Maeve approached the dais, her reflection warping in the Flame's heat haze. As she neared, the sigils flared angrily, projecting holographic warnings in a language that made Whitaker gasp.

"It's Old Druidic!" she said, scrambling to record the symbols. "A warning—'Only the worthy may bear the Flame. All others burn.'"

"Helpful," Reid muttered. "Any tips on how to prove we're 'worthy'?"

Before Whitaker could answer, Maeve pressed her palm to the pedestal.

The chamber shifted.

Stone groaned as the walls dissolved into smoke, replaced by a vision of the forge in its prime. Ghostly figures moved through the mist—druids chanting alongside human engineers, their hands guiding flows of molten energy into weapons of gleaming light. Maeve staggered, clutching her head as the vision overtook her.
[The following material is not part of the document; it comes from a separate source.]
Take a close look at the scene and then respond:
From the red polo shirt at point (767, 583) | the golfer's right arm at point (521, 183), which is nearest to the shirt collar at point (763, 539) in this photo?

"You failed us," hissed a voice from the flames. The Eternal Court's crest materialized in the magma—Seraphine's symbol. "Your rebellion died screaming. Will you let these mortals share their fate?"

Reid grabbed Maeve's shoulder, yanking her back as a tendril of fire lashed out. "Stay with us, Maeve. That's not real."

"It is real," she whispered. "The Flame remembers. It knows my doubts. My… failures."

Across the chamber, Lance Corporal Parvati Singh called out, "Captain! You need to see this." She stood before a stone slab etched with glowing text, her medical scanner repurposed as a translation device. "These inscriptions—they're not just warnings. They're a countdown."

Reid joined her, squinting at the shifting runes. "Explain."

"The forge's stability is tied to the Flame. Remove it, and the Spire's magma chambers destabilize. We'll have minutes before the entire volcano erupts."

"Fantastic," Reid said. "Whitaker? How long to bypass the wards?"

The historian was already elbow-deep in a crystalline control panel, her gloves smoking from proximity to the Flame. "If I reroute the energy through Excalibur's residual charge… maybe five minutes. But Maeve will need to channel the Flame's power once it's free."

"No pressure," Williams said, hefting his rifle. "Just cradle a mini sun while running from lava. Tuesday stuff."

Maeve stared at the Flame, her face lit gold by its glow. "I couldn't protect my people before. If I falter now…"

"You won't." Reid stepped between her and the dais, blocking her view of the Flame. "We've all got pasts, Maeve. But right now? You're the only one here who's walked through fire and come out stronger. That's not doubt—it's proof you're worthy."

The druidess held his gaze, then nodded.

Whitaker's fingers flew across the controls. "Three… two… one!"

The sigil cage exploded in a shower of sparks. The Forgotten Flame surged free, arcing toward Maeve like a comet. She caught it, her scream echoing through the forge as the Flame's energy spiraled up her arms, igniting her ley-line markings into blinding constellations.

The ground heaved. Fissures split the walls, vomiting rivers of lava.

"Time to leave!" Singh shouted, dragging Whitaker toward the exit.

Reid grabbed Maeve's elbow, steering her past collapsing pillars. Behind them, Williams lobbed a grenade into an unstable magma vent, buying seconds as the blast redirected the flow.

"Next time," he panted, sprinting alongside Reid, "let's steal something less explodey. A nice tapestry, maybe!"

The forge collapsed in their wake, molten rock chewing through stone as they fled. Maeve clutched the Flame to her chest, its light burning away the shadows—and perhaps, a fraction of her guilt.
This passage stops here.